Creative Commons Attribution-Noncommercial-No Derivative Works 4.0 License
This work is licensed under a Creative Commons Attribution-Noncommercial-No Derivative Works 4.0 License.


This paper compares the performance of common edge detectors and deep convolutional neural networks (DCNN) for image-based crack detection in concrete structures. A dataset of 19 high definition images (3420 sub-images, 319 with cracks and 3101 without) of concrete is analyzed using six common edge detection schemes (Roberts, Prewitt, Sobel, Laplacian of Gaussian, Butterworth, and Gaussian) and using the AlexNet DCNN architecture in fully trained, transfer learning, and classifier modes. The relative performance of each crack detection method is compared here for the first time on a single dataset. Edge detection methods accurately detected 53–79% of cracked pixels, but they produced residual noise in the final binary images. The best of these methods was useful in detecting cracks wider than 0.1 mm. DCNNs were used to label images, and accurately labeled them with 99% accuracy. In transfer learning mode, the network accurately detected about 86% of cracked images. DCNNs also detected much finer cracks than edge detection methods.
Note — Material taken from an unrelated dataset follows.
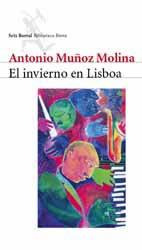 El invierno en Lisboa - Antonio Muñoz Molina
In fully trained and classifier modes, the network detected cracks wider than 0.08 mm; in transfer learning mode, the network was able to detect cracks wider than 0.04 mm. Computational times for DCNN are shorter than the most efficient edge detection algorithms, not considering the training process. These results show significant promise for future adoption of DCNN methods for image-based damage detection in concrete. To reduce the residual noise, a hybrid method was proposed by combining the DCNN and edge detectors which reduced the noise by a factor of 24.